HWAGANG: In today’s Question Hours in Parliament, Prime Minister Sabrina Hwang outlined a plan to move forward with labor reform, drawing flak from both the left and right as she tries to cobble together majority support. The proposed bill, which would reverse statutory language allowing judges to decline protest petitions due to solely economic rationales, implement a 𐋃1.000/hr minimum wage, and enforce stricter workplace safety legislation, is expected to have a narrow, but fairly straightforward path through the National Assembly. Alongside Minister of Justice Luna Marin, Hwang also announced an investigation into the Yuseong Machining Corporation, at whose factory two workers were critically injured. A failure to pass any legislation in the wake of today’s historic strikes in Suyang would likely lead to a snap election, in what would be the fifth major election in a four year span.
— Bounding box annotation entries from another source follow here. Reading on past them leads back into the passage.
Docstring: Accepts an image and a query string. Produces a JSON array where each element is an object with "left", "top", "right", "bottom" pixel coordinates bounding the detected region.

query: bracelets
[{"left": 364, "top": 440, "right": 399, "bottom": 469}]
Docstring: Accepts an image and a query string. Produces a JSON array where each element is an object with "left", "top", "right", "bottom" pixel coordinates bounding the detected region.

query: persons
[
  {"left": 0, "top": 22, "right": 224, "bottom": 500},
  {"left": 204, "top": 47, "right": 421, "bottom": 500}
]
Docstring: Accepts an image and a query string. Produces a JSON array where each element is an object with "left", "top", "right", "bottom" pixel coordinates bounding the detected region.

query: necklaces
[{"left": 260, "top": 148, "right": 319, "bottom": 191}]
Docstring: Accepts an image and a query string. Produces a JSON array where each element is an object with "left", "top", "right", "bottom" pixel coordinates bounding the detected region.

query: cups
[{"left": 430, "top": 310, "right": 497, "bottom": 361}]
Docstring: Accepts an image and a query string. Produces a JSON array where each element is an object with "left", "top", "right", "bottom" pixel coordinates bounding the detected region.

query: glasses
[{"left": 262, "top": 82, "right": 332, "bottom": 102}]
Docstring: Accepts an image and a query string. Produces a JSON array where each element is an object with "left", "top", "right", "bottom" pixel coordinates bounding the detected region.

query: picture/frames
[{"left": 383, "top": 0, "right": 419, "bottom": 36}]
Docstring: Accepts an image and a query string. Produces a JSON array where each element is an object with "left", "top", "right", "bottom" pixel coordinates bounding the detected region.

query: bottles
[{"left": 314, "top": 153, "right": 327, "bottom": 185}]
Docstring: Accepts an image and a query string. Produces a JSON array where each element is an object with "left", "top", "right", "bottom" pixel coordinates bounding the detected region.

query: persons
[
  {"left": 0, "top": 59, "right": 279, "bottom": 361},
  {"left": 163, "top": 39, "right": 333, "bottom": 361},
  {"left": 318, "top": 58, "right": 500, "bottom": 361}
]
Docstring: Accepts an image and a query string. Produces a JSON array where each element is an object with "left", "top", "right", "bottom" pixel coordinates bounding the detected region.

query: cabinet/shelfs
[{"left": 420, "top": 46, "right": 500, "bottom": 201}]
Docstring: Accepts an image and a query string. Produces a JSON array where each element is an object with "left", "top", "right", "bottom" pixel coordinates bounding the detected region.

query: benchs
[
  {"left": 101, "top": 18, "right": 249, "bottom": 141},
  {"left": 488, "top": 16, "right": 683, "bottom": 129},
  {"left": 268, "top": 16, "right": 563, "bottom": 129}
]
Hwang was primarily attacked by Conservatives, One Haesan, and Free Democrats, largely due to concerns about economic growth. Free Democrats have emerged as the largest opponents of the minimum wage, mainly originating from the Choi Da-yeon loyalists in the party. Seo Yu-jun, the leader of One Haesan, has said that Hwang’s proposal “reeks of Gramontism,” and that the party would oppose any labor legislation under the current government. The Conservatives have been more muted, understanding the gravity of the current national situation, but also generally oppose the Prime Minister’s proposal.
The Social Democrats have also voiced opposition, saying that the bill does not go far enough in allowing workers to unionize. In a response to a SDP deputy, Hwang responded that “widespread unionization would result in a drastically changed economic landscape, one that would become untenable for many, especially agricultural workers and the urban poor.” While the SDP deputy was visibly irritated by Hwang’s response, it seemed to assuage the fears of many of her fellow Moderate Party members, who she will need on board in order to save the governing coalition.
Overall, Hwang struck a very direct message, saying that “We are receiving a clear message from the workers in the streets today that we are not doing enough to protect the rights of our citizens and uphold the liberal ideals that are the foundation of our nation. We must act now in order to uphold our promise as Deputies to the people of our nation, to whom we have an unassailable duty to represent.”
Whip counts estimate that there are anywhere from 205 to 215 deputies in favor in the lower house, but the coalition will likely be unable to avoid any defections in the Chamber of the Commonwealth in order to avoid the veto. A vote in the Chamber of Deputies is expected by the end of the week.